The Democrats, if they are to regain any sort of legislative control nationally or in the states, must call out Republicans when they make outlandishly ridiculous, historically inaccurate, ignorant comments such as can be heard and read on all of the mainstream and progressive news media in great numbers every day. As distasteful as I find it, name-calling may well need to become the Order of the Day.

Climate change deniers’ comments are in fact unsupported by the science, self-serving and incomplete, but those high-falutin’ judgments don’t win voters. Let’s call them what they are: dangerous, selfish, ignorant, and flat-out wrong. The people who espouse such views are not well-meaning, misguided individuals, they are selfish, narrow-minded bigots interested only in political pandering. They either know they’re wrong in which case they are immoral pursuers of power at any cost, or they don’t realize they’re wrong in which case they ought not be qualified to hold public office. There is no sense in which this subject comes down to different ways of accomplishing the same goal. The planet is in danger. The human race really could become extinct. And as my favorite video on this subject argues, even if 97% of scientists are wrong, fixing the problem is less expensive than not fixing it in any case.

Democrats need to be bold, to call foul when confronted with willful ignorance or political pandering. To use clear, unambiguous language to call out the opposition and force them to defend their positions with facts and science, not ancient holy books and centuries-old prejudices.

I don’t expect this to happen. I expect the Democrats to continue to try to out-Republican the Republicans, to tread lightly when describing their opponents despite the ugly language used against them, to turn the other cheek and to cede control to the Party of No. That’s one of many reasons why I’m a Green.

Let’s Hear it for the ‘Nones’!

Good piece on HuffPo today about the possibility that both Democrats and Republicans could make some real gains in upcoming elections by pitching a values message to those people in the voting public who characterize themselves religiously as “none”. (Which leads to an interesting play on words when we refer to them collectively as “nones”.) 🙂

The nones, of which I am a dues-paying member (well, I would be if we had dues), are a substantial demographic, accounting for 20-33% of the electorate depending how you define them and whether you look at the younger end of the age range or the totality of it. Having just turned 70, I’m at the upper, upper end of that particular scale.

We are not motivated by party labels or affiliation or history (thus my 2014 switch from a lifelong Democrat to a Green) but rather by the understanding that it may be possible but is a bad idea to divorce politics from personal values. We understand budgets are moral documents, that how you choose to deal with global climate change and income inequality and the death penalty will be based not on your political label, no matter how much you protest that it will be, but on your personal values. Note, this is not a discussion about “family values”, whatever that turns out to mean to any one individual. Even “family values” are held by individuals and are thus individual in nature.
- - -
# WORK TO DO
1. Retype the blog post from "I don’t expect" down to "I’m a Green.".
2. According to the blog post, what share of the electorate do the "nones" account for?
3. In the blog post, the writer says "Let's call them what they are" about climate change deniers' comments. List every word or phrase that follows in that sentence.
- - -
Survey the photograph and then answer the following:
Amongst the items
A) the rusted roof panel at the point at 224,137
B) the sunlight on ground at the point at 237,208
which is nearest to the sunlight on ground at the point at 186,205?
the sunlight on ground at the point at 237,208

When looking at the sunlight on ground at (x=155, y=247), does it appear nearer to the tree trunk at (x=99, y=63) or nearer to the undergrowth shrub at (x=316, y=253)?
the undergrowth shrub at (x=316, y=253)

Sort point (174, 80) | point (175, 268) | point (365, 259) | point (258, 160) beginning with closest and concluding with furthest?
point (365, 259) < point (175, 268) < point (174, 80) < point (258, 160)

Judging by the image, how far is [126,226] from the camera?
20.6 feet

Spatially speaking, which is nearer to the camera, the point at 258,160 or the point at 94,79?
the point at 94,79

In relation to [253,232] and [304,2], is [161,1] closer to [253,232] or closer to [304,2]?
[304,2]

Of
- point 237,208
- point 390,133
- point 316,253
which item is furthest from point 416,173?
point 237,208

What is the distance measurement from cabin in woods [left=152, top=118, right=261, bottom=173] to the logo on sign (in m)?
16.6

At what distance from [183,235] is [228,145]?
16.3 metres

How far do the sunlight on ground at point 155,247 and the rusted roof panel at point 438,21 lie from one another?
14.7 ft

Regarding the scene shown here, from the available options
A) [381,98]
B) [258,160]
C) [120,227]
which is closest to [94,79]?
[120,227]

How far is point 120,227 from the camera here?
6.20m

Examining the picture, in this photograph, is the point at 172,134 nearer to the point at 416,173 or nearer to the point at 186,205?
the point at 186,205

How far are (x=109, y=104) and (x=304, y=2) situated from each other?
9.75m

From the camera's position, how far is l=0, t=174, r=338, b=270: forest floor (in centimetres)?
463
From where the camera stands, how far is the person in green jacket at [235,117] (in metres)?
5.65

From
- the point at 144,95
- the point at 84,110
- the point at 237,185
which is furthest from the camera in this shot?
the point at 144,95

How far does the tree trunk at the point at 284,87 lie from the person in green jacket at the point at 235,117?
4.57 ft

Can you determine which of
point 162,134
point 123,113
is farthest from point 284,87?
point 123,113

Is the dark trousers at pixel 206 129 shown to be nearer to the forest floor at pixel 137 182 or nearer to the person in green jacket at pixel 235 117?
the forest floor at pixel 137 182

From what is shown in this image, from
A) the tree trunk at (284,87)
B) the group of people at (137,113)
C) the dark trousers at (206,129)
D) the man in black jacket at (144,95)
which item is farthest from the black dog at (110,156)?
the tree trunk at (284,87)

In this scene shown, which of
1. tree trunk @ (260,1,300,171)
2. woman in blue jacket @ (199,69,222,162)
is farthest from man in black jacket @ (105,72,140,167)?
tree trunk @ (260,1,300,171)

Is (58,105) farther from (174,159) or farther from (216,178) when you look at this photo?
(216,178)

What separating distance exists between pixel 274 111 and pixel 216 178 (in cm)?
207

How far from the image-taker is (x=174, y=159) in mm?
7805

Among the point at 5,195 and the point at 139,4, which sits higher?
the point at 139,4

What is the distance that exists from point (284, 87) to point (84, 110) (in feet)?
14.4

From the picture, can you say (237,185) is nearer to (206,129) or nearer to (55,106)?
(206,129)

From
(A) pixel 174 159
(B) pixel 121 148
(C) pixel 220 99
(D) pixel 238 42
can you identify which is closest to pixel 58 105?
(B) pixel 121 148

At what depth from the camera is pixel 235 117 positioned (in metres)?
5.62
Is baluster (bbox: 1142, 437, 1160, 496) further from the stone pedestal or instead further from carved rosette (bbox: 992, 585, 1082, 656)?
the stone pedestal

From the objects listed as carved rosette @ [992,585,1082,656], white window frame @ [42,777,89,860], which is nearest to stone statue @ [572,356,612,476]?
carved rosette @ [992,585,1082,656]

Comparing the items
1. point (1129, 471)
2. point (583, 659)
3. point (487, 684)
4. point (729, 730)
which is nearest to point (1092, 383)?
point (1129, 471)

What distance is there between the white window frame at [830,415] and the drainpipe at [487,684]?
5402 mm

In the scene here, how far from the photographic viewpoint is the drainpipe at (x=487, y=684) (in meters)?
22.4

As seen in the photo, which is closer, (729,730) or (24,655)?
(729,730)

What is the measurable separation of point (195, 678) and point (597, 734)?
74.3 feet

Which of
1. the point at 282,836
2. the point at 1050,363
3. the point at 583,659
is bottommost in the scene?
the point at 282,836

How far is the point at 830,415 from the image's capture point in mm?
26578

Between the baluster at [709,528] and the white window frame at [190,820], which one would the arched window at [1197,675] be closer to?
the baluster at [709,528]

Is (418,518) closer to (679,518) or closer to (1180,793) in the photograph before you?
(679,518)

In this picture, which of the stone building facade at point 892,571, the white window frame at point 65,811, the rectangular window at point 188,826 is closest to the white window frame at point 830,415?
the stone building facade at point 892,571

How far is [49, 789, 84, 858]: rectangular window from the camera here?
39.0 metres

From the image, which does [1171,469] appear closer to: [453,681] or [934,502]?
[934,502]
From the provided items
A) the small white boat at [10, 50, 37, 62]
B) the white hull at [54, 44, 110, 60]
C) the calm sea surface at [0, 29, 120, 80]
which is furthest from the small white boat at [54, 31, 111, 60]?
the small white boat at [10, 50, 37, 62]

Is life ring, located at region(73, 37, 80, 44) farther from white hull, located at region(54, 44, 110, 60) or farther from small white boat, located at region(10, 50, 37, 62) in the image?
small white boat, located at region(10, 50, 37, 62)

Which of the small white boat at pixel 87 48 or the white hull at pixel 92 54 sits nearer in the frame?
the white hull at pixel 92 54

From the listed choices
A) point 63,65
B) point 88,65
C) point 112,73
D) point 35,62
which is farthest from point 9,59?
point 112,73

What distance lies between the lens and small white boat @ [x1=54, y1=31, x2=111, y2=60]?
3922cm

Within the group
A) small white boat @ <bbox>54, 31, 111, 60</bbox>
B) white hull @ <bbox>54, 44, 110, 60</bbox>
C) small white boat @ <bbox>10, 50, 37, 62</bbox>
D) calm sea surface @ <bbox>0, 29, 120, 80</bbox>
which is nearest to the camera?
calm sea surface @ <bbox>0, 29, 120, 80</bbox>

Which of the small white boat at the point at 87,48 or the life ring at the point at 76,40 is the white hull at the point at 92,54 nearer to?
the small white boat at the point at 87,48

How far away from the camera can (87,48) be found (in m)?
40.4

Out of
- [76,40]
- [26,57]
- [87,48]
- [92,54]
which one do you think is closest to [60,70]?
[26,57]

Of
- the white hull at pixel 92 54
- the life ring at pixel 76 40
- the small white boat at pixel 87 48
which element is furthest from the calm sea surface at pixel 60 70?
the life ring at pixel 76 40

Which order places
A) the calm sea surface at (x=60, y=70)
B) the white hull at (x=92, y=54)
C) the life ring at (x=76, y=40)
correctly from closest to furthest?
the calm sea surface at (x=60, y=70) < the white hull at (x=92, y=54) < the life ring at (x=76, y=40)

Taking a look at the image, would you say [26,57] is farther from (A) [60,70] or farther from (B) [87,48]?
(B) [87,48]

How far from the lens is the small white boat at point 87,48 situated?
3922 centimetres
- - -
# RESPONSES BY TASK
1.
I don’t expect this to happen. I expect the Democrats to continue to try to out-Republican the Republicans, to tread lightly when describing their opponents despite the ugly language used against them, to turn the other cheek and to cede control to the Party of No. That’s one of many reasons why I’m a Green.

2. Between 20% and 33%, depending on how they are defined and which part of the age range is counted.

3. dangerous, selfish, ignorant, flat-out wrong